Cassian threw himself flat upon the earth, peering cautiously over the rise of the hill. What passed before him was no mere beast of the wilds—it was colossal. Its body was a ruinous blend of sinew and nightmare, the head of a goat yet stretched with jaws so vast the teeth hung in jagged crescents down to its shoulders. From its torso sprouted three immense arms, two corded with muscle, the third bent and sinewy like the limb of some carrion spider. Its legs—long, jointed twice like those of a hunting arachnid—moved with a gait both alien and horribly deliberate.
And behind it…
Figures.
Dragged through the soil, their limbs limp, trailing furrows in the dirt.
A cold sweat slid down his neck, yet through the gnawing dread there sparked a dangerous ember of hope. The dreams—those strange, spectral visions that haunted his sleep—had told him there were others like him. If those wretches shared his strange limbs, then perhaps, just perhaps, he might find kin among them. And if the creature had come from somewhere, then so had they.
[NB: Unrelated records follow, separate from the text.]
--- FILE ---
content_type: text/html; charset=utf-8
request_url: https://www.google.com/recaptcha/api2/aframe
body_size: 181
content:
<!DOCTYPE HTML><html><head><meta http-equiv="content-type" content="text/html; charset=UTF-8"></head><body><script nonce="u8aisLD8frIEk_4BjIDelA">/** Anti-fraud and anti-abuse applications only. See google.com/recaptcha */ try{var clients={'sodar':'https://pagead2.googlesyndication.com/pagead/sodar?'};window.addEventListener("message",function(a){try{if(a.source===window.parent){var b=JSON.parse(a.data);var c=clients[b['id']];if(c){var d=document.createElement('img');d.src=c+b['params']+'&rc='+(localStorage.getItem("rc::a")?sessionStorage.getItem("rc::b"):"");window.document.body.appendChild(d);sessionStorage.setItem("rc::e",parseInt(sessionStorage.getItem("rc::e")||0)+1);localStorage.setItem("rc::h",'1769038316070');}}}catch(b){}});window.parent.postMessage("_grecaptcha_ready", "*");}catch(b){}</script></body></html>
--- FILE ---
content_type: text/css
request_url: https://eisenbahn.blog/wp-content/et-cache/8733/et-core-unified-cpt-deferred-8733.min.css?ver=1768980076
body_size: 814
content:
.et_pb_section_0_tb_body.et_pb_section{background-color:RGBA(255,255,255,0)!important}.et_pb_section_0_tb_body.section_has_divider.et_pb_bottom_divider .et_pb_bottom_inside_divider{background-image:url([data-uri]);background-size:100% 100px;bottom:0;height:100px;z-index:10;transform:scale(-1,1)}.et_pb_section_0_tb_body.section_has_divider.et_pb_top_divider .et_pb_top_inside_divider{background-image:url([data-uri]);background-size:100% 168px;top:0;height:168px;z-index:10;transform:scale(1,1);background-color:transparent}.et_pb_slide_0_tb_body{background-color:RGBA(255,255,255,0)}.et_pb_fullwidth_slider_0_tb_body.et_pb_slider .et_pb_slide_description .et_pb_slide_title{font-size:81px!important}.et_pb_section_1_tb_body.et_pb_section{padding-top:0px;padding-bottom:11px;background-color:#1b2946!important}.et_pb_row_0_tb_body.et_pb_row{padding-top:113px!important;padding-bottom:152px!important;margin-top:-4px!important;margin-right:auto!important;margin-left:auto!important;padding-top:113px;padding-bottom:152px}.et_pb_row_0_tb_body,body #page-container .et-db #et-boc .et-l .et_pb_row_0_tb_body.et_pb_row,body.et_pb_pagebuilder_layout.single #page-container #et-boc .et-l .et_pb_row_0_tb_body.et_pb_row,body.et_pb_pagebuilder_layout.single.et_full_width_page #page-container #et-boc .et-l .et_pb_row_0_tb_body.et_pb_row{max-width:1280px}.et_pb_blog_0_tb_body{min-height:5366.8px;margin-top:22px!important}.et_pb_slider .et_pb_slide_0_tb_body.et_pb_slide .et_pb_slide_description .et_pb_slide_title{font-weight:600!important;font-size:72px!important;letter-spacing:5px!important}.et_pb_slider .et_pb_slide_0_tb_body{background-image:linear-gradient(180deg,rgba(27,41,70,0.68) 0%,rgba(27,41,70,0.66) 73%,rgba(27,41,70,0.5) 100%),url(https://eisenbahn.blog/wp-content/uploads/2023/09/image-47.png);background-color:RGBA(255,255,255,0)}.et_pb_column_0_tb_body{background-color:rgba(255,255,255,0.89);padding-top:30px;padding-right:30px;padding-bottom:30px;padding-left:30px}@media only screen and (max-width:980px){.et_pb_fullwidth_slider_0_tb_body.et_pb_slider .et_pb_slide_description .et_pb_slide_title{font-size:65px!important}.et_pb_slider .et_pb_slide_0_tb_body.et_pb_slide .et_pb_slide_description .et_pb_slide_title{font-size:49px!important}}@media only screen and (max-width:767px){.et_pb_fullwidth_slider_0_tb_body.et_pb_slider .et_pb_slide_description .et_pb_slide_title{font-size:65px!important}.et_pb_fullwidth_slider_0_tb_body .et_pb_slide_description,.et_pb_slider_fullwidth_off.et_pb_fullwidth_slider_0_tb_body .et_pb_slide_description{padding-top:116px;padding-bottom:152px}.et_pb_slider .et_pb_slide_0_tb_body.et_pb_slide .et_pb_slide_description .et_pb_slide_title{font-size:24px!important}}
He risked another glance. The monster's attention was elsewhere, its terrible head turning toward the east. Seizing the moment, Cassian slid through a narrow break in the slope, creeping low, then breaking into a half-run, half-crawl toward the abomination.
"This is a damned foolish plan," he muttered under his breath, the words tasting bitter in his mouth.
The thing halted. Cassian dropped behind a mound of wind-packed sand, heart hammering. He measured the distance between himself and the looming black structure on the hill beyond—too far. Far too far. The thought struck him hard: there are worse horrors yet in this land, and wisdom may lie in retreat, for now.
Then he heard it stop again.
The air seemed to tighten around him; his skin flushed hot, his breath shallow. "Keep walking… keep walking…" he urged under his breath.
A sudden THUD. Then another. Fast. Heavy. Approaching.
Cassian did not look back. He bolted for the hill, his boots tearing at the dust. The pounding drew closer—closer still—until he hurled himself down, rolling hard to the hill's side just as the monster's spidery limb slammed into the earth where he'd been standing.
For the briefest of heartbeats, sunlight caught upon something at its side—a flash of dull, battered metal. A wave of broken memories flooded him: voices, blood, steel—gone before he could seize them.
He almost lingered in the trance… almost. But survival clawed him back. He ducked low and ran for the building.
"Just give me a decent bloody evening," he growled through his teeth.
The creature shrieked—a sound of iron scraping bone—before tearing great stones from the earth and hurling them toward him.